#### [Consigne 1]
Répondez aux questions suivantes à partir de l'extrait du document :
(a) Quel nom désigne désormais la quatrième révolution industrielle ?
(b) À quelle date l'article paru dans la rubrique opinion de Leaders a-t-il été publié ?
(c) À quelle institution le Secrétariat d'Etat à la Recherche Scientifique a-t-il confié la Task Force ?

#### [Extrait du document]
************
News - 04.03.2020

Maledh Marrakchi: Plaidoyer pour une Stratégie Nationale en Intelligence Artificielle (IA)

Maledh Marrakchi: Plaidoyer pour une Stratégie Nationale en Intelligence Artificielle (IA)

Depuis un peu plus d’une décennie, l’Intelligence Artificielle s’est imposée comme le moteur « soft » de la quatrième révolution industrielle désormais appelée « Industrie 4.0 ». Cette technologie se consolide de jour en jour comme une technologie disruptive qui impacte toutes les disciplines, les économies et les industries. Dans un article publié par Leaders dans la rubrique opinion en date du 25 octobre 2017, j’avais parlé de « l’intelligence artificielle entre promesses et craintes, en Tunisie aussi » où il a été question des évolutions de l’IA, de ses promesses et des craintes qui accompagnent son développement un peu partout. Il a été aussi question de la nécessité de la mise en place en Tunisie d’une stratégie accompagnant ces développements. Cet appel, adressé aussi au Conseil d’Analyse Economique auprès du Chef du Gouvernement, a eu échos, en avril 2018, auprès du Secrétariat d’Etat à la Recherche Scientifique qui a décidé la mise en place d’une Task Force sur le sujet, et en a chargé la Chaire Unesco à l’ENIT.
************
#### [Données de segmentation]
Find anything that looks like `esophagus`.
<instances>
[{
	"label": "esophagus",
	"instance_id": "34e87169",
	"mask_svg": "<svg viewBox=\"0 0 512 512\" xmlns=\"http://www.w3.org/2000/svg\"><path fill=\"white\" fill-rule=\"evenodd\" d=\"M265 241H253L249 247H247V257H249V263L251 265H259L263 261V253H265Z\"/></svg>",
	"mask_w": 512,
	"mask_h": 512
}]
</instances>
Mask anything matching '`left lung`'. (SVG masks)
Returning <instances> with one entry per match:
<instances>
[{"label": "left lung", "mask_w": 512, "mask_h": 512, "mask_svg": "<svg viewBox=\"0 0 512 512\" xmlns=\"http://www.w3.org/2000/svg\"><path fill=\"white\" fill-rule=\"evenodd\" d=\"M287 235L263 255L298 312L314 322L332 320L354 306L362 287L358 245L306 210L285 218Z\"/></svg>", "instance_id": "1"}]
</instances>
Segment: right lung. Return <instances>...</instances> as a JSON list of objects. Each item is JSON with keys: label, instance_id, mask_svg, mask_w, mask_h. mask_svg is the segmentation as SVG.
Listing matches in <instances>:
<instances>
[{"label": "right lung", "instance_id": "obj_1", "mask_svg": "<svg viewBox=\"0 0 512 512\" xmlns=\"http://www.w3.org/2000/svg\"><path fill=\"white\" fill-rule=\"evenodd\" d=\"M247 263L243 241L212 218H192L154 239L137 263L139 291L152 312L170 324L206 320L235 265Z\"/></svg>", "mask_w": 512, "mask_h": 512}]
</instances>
************
#### [Consigne 2]
Sélectionnez et recopiez chaque ligne des enregistrements contenant la chaîne « esophagus ». La casse doit être respectée.

#### [Réponse attendue 1]
(a) « Industrie 4.0 »
(b) Le 25 octobre 2017
(c) La Chaire Unesco à l'ENIT

#### [Réponse attendue 2]
Find anything that looks like `esophagus`.
	"label": "esophagus",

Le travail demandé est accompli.